Activity: From the records below, print only the part that opens with the line containing "Invictus 190 FX" and closes with the line containing "IEEE_MTClogo-Houston.jpg"; omit the pictures.

*** Opening of Task inputs ***

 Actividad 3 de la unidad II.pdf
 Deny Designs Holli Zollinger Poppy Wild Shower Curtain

*** Close of Task inputs ***
*** Opening of Task inputs ***

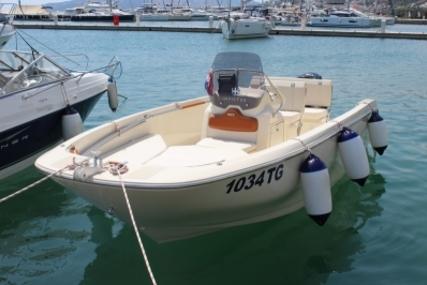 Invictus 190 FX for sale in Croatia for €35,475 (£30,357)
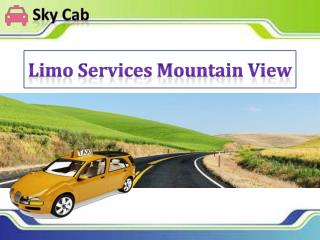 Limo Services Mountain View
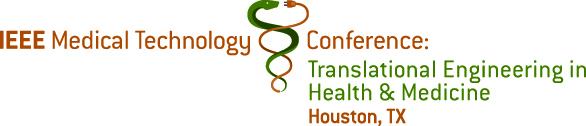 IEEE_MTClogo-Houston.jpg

*** Close of Task inputs ***
*** Opening of Task inputs ***

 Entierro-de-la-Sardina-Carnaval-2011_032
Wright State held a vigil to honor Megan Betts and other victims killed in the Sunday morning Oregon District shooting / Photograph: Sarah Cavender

*** Close of Task inputs ***

Solution for this task:
 Invictus 190 FX for sale in Croatia for €35,475 (£30,357)
 Limo Services Mountain View
 IEEE_MTClogo-Houston.jpg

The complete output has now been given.